So many, many times I hear so many of my fellow Americans claim that the United States is a Christian nation, as our founding fathers intended it to be. They continue to claim that our founders were god fearing, Christian men who for all intents and purposes designed our nation to be Christian, first and foremost. They are simply mistaken.
Many of the men who helped forge this great nation of ours were indeed Christians. Some were deists who believed in a supreme creator, but that creator took no active interests in the daily lives of his greatest creation, mankind.
Our founders were products of The Enlightenment, or the Age of Reason. The Age of Reason was a cultural movement of intellectuals beginning in late 17th-century Europe emphasizing reason and individualism rather than tradition. Its purpose was to reform society using reason, to challenge ideas grounded in tradition and faith, and to advance knowledge through the scientific method. It promoted scientific thought, skepticism, and intellectual interchange. The Enlightenment was a revolution in human thought. This new way of thinking was that rational thought begins with clearly stated principles, uses correct logic to arrive at conclusions, tests the conclusions against evidence, and then revises the principles in the light of the evidence.
Many of the founders saw, first hand, the terrible results of religious rule in Europe. They saw the fear and subservience that came from allowing religion a large hand in governing the people of Europe, and elsewhere in the world. As a result, they were determined not to allow such ignorance, freedom killing, thought killing dominance occur in the, oh so new nation, they were building.
I offer here some prime examples of their views on religion having the final say in the lives of men and women. These are some of their very well thought out and experience guided beliefs on religion and why religion should not be allowed to govern a nation of free thinking, liberty loving people.
“If I could conceive that the general government might ever be so administered as to render the liberty of conscience insecure, I beg you will be persuaded, that no one would be more zealous than myself to establish effectual barriers against the horrors of spiritual tyranny, and every species of religious persecution.”
– George Washington, letter to the United Baptist Chamber of Virginia (1789)

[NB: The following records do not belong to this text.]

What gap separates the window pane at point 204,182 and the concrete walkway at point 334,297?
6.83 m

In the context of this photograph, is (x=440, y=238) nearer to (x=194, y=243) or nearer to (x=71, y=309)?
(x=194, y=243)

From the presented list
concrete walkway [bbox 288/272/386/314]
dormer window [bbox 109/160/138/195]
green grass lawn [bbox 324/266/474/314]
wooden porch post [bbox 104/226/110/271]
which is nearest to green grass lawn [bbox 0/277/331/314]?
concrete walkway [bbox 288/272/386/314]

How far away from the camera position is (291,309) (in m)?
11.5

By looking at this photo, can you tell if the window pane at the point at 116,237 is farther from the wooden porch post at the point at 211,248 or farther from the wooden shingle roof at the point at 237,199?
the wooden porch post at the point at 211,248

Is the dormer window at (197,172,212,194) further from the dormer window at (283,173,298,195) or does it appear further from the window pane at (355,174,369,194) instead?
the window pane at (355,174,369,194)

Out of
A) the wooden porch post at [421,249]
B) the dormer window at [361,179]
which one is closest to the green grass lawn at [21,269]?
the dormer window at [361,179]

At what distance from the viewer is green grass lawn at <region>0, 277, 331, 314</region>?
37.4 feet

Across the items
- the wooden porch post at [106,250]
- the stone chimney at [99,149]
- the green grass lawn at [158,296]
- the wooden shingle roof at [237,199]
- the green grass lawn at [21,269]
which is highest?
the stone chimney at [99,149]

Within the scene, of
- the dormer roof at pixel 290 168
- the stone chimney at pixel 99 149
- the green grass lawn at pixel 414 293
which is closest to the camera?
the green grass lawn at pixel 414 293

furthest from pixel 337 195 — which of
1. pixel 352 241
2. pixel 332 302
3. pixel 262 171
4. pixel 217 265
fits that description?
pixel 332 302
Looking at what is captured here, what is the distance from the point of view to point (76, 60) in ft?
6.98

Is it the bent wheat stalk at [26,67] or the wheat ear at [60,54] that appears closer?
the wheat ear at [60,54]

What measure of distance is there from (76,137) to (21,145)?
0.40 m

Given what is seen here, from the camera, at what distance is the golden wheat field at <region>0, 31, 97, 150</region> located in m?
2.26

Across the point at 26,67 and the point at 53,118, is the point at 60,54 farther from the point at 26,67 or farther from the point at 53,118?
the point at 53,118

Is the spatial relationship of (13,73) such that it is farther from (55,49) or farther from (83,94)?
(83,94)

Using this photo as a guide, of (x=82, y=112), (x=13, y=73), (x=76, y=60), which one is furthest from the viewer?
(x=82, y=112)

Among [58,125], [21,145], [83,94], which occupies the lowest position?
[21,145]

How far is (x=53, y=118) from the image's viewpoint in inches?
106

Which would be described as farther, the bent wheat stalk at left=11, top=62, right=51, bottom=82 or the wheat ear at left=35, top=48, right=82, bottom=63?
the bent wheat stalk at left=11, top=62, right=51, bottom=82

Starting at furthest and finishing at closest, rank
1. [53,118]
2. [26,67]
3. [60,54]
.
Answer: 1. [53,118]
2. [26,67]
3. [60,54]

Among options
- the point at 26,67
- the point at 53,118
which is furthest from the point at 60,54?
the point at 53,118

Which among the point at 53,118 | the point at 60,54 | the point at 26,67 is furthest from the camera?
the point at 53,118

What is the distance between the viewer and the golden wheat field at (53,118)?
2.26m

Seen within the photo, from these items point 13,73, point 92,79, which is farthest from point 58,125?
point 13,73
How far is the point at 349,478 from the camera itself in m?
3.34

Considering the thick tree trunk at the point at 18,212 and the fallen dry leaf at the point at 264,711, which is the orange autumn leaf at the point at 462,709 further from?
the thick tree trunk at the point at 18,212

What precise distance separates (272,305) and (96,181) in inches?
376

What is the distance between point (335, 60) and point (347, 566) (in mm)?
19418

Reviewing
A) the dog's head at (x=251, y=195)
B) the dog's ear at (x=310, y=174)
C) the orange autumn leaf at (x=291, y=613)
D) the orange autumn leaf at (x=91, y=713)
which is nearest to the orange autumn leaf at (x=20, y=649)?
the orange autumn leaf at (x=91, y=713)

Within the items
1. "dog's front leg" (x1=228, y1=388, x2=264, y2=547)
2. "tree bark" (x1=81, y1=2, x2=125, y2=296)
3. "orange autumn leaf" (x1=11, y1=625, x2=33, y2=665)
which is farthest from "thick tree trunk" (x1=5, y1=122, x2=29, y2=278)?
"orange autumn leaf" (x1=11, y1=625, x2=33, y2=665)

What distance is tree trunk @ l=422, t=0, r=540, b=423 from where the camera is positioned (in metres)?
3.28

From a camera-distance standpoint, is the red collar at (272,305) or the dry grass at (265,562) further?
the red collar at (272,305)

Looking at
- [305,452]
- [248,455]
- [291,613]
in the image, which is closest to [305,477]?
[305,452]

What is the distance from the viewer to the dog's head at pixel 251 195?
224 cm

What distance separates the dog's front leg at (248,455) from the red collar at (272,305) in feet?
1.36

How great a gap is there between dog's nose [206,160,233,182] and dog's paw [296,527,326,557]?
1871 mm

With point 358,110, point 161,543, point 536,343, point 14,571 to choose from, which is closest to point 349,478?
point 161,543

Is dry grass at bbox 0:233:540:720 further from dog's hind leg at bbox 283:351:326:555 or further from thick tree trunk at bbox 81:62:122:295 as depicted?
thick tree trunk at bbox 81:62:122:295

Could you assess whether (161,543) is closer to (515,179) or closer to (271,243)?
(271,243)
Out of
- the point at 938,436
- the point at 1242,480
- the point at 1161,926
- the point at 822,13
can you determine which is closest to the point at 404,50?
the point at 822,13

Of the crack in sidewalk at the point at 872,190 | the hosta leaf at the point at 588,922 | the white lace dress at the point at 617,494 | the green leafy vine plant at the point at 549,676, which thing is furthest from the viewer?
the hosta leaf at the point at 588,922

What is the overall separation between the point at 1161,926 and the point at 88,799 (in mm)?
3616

“Question with boldness even the existence of a God; because, if there be one, he must more approve of the homage of reason, then that of blindfolded fear.”
– Thomas Jefferson, letter to Peter Carr (1787)
“Persecution is not an original feature in any religion; but it is always the strongly marked feature of all religions established by law. Take away the law-establishment, and every religion re-assumes its original benignity.”
– Thomas Paine, The Rights of Man (1791)
“I contemplate with sovereign reverence that act of the whole American people build a wall of separation between Church & State.”
– Thomas Jefferson, letter to the Danbury Baptists (1802)
“Congress has no power to make any religious establishments.”
– Roger Sherman, Congress (1789)
“In regard to religion, mutual toleration in the different professions thereof is what all good and candid minds in all ages have ever practiced, and both by precept and example inculcated on mankind.”
– Samuel Adams, The Rights of the Colonists (1771)
“Our civil rights have no dependence on our religious opinions, any more than our opinions in physics or geometry.”
– Thomas Jefferson, A Bill for Establishing Religious Freedom (1779)
These are but a handful of very clear examples that show just what our founders thought about religious rule. There is little doubt in these wonderful thoughts that the founders clearly wanted a secular nation with the people being able to choose which faith they would follow, or if they chose no faith at all. This is what is meant when they spoke of religious freedom. They clearly meant that there should be no state religion, and no religious meddling in the creation of our laws.
They very clearly believed that no religion should be dominant over any other. They did not want any single religion to have power over, and control those who were of different faiths.